Dave Munro at Trouble Bound

Dave Munro is the owner of a popular, long running studio called Trouble Bound. Dave’s first tattoo came when he was 16, he has since covered it with another piece.

Tattooing wasn’t really considered a profession when Dave got his start, working in one of only about five tattoo shops in Toronto back in 1993. He’s now been doing it for 22 years.

Many of Dave’s own tattoo inspirations come from his favourite movies. “My left arm is mostly movie monsters because I grew up watching monster movies.”

His right arm is a little more serious, featuring Easter Island statue heads – a fascinating discovery that has stuck with him since learning about Easter Island on a 70’s TV show called Max the Mouse.

Dave says he doesn’t really have any “whim” tattoos, and that “not all of them carry specific meanings, some are very distinct to me or my family, or where I come from.”

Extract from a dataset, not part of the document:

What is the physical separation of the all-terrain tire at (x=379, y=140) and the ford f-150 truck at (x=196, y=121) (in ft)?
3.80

Dave also thinks there is still an unequal balance between how people with tattoos are viewed, in that a “260-pound male with tattoos” will be regarded differently than, say, a woman. “A woman will always find that they will get asked more questions and face more social pressures for having tattoos than I will … because our society is f**ked.”

So then why do people get tattoos? Dave thinks it’s because people are stupid, but that’s half the fun of it for him.

“Human beings have been stabbing each other with charcoal and soot since the dawn of time, it predates language…we’ve always done it, I don’t think we’ll ever understand why we do it. It’s not practical and it’s not logical, and it’s one of the things I enjoy about it.”